▼

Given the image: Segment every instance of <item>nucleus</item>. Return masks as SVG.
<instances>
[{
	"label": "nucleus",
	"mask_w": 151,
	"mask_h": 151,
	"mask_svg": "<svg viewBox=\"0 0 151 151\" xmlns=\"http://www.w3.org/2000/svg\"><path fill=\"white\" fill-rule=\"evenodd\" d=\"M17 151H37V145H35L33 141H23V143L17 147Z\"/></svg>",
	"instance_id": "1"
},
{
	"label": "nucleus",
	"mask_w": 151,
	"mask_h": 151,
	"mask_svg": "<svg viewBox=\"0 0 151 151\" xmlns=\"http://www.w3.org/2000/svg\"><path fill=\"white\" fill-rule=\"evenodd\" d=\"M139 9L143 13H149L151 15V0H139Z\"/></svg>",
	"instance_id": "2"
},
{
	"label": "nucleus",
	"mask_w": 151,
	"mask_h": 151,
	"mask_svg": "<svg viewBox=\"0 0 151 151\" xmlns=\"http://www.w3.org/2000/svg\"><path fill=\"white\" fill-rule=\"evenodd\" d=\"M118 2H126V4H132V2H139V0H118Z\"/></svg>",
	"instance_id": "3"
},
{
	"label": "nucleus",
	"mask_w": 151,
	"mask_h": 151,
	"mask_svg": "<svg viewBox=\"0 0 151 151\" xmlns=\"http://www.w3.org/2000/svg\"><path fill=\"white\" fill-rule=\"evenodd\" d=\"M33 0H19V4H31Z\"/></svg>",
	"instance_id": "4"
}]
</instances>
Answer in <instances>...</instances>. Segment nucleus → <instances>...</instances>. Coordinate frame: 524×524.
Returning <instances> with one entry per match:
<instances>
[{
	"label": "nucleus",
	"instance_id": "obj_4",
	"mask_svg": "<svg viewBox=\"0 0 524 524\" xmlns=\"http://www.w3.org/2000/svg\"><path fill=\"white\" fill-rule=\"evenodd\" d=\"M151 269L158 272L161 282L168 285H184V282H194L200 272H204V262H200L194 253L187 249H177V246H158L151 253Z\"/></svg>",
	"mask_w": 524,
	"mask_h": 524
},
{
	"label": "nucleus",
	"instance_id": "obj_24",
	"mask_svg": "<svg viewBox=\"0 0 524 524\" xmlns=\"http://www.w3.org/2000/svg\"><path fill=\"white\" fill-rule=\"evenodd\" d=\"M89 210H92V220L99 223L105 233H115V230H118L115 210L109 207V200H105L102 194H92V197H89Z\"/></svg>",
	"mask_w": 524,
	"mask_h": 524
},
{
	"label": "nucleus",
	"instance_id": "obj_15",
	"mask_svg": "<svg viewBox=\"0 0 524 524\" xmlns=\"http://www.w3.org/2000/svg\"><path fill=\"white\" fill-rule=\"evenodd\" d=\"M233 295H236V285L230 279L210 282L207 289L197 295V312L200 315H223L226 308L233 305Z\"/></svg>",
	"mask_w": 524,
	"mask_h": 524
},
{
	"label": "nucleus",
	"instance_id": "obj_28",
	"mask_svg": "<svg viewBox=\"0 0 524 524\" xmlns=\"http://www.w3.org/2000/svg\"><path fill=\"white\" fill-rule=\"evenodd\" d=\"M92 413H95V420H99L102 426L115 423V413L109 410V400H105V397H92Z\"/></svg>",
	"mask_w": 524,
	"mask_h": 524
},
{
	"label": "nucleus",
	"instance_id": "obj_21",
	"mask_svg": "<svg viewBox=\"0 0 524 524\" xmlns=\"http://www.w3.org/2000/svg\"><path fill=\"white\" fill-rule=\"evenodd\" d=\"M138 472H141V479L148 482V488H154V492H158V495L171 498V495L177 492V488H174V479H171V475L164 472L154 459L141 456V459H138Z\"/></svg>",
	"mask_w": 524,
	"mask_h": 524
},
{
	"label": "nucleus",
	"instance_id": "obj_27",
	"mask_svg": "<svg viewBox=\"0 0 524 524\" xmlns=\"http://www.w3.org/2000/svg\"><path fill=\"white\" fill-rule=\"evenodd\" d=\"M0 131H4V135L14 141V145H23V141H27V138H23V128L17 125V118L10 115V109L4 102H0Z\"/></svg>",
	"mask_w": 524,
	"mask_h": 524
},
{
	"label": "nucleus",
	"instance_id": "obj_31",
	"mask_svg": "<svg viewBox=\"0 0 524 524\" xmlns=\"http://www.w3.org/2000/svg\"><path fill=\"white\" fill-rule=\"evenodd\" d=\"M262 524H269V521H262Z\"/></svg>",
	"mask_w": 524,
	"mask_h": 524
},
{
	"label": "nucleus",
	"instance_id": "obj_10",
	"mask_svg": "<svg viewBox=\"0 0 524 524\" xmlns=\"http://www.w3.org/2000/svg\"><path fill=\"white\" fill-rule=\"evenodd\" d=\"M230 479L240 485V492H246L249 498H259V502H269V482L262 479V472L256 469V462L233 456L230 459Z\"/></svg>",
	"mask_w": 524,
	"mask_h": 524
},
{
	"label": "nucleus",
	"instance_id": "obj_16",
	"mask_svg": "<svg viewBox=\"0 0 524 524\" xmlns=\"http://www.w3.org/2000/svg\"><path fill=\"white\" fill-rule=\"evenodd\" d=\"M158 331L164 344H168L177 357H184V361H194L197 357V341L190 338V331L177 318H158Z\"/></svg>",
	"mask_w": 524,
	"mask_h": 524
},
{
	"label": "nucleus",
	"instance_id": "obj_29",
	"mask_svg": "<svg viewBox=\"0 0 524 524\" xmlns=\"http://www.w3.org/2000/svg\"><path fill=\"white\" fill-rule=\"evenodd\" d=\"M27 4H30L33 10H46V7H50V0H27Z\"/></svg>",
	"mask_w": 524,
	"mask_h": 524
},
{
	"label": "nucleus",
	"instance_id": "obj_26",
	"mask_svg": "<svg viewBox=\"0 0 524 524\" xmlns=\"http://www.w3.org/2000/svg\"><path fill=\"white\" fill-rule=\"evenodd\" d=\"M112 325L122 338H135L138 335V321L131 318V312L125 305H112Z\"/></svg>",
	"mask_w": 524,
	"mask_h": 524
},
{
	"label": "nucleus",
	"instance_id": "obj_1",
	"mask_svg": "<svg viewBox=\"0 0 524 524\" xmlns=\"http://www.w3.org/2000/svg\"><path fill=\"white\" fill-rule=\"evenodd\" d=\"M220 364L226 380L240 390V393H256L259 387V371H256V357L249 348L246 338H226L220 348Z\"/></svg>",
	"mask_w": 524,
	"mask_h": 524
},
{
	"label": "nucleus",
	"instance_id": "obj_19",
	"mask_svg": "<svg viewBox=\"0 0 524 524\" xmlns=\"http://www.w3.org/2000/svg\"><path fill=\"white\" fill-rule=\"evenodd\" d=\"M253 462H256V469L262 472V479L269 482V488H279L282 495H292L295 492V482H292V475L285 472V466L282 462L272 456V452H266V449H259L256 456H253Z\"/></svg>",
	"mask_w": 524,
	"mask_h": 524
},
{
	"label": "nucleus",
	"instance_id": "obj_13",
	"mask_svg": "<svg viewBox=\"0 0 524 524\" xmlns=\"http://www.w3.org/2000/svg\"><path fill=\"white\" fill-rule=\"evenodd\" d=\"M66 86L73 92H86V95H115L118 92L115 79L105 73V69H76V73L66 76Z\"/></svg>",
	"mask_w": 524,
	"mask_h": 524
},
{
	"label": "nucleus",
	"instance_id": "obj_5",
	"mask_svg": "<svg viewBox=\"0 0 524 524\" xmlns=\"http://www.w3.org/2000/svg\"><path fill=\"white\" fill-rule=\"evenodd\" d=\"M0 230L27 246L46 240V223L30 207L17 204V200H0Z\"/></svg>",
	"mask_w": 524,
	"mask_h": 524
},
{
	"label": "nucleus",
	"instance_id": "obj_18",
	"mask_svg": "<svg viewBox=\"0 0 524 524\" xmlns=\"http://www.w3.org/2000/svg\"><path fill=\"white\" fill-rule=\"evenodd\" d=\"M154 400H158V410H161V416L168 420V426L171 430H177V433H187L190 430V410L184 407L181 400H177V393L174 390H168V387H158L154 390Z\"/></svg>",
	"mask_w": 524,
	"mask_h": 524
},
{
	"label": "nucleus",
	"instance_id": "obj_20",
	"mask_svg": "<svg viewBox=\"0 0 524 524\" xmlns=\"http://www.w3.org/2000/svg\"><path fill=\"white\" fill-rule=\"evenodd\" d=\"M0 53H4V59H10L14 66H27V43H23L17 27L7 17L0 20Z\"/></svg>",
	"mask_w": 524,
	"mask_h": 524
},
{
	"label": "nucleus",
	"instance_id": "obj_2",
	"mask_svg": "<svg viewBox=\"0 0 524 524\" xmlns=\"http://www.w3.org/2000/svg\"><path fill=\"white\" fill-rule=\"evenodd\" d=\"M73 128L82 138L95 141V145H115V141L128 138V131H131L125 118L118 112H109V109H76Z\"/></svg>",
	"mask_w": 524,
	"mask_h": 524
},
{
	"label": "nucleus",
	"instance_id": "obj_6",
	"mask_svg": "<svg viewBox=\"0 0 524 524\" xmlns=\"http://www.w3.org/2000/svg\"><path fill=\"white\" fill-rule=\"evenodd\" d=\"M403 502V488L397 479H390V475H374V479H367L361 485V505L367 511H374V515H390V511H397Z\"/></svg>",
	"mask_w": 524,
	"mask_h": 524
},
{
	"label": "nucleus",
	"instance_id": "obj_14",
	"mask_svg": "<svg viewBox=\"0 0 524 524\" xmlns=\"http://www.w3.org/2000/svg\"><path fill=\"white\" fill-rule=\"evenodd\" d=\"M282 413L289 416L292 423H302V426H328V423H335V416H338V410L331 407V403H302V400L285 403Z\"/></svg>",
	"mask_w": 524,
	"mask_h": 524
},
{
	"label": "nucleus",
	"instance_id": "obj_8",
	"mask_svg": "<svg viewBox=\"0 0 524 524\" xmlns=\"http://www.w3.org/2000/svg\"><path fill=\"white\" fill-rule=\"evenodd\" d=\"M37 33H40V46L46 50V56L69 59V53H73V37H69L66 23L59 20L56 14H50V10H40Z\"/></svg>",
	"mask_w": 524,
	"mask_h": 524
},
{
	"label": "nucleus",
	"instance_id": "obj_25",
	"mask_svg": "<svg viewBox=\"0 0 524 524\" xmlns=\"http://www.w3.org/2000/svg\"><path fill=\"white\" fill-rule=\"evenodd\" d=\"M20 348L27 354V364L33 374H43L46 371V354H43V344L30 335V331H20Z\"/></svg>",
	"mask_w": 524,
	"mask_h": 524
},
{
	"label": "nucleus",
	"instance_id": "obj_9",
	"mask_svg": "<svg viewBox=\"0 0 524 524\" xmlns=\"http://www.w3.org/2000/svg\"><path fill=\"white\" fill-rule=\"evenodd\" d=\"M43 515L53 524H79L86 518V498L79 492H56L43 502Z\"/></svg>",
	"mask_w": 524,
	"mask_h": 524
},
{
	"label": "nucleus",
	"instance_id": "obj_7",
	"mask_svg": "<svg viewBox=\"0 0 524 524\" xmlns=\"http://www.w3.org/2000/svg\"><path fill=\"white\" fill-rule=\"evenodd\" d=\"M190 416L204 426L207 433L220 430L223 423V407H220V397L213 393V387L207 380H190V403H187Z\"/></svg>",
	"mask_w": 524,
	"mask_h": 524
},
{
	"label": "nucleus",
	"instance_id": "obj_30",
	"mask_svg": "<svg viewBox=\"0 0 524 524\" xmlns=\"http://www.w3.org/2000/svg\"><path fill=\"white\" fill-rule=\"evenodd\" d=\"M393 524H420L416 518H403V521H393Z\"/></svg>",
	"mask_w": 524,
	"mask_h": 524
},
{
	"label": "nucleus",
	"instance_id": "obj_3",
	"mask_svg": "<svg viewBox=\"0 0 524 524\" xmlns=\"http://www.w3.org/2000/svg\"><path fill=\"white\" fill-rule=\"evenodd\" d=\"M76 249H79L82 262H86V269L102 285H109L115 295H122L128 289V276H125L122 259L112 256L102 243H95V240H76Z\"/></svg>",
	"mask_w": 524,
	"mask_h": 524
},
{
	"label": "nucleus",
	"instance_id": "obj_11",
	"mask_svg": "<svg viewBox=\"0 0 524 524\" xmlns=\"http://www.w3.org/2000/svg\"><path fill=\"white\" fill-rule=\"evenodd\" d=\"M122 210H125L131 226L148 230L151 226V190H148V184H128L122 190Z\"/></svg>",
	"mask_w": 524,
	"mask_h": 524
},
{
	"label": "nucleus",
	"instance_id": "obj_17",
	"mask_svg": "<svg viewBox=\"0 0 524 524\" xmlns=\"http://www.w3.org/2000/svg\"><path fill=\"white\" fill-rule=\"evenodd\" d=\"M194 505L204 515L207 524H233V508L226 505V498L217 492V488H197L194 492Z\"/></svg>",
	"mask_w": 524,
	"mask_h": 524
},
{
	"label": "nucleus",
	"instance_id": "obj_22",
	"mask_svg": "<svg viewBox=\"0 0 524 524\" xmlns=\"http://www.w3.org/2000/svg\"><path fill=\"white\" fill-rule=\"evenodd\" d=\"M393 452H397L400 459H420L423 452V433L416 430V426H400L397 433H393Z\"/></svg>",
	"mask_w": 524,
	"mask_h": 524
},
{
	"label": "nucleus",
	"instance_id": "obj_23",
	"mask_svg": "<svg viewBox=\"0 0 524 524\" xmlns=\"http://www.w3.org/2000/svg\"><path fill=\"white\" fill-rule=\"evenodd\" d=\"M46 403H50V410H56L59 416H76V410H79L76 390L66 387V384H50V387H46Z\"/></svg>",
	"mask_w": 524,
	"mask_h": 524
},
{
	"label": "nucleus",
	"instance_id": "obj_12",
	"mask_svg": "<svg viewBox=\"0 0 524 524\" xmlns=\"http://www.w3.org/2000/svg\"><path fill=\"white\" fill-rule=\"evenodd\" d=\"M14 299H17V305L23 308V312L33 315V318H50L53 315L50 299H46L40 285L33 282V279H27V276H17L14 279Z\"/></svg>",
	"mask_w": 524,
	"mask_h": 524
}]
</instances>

▲

The exercise:
How many lines of the material above contain the string "Segment"? Give only the number.

Final result:
2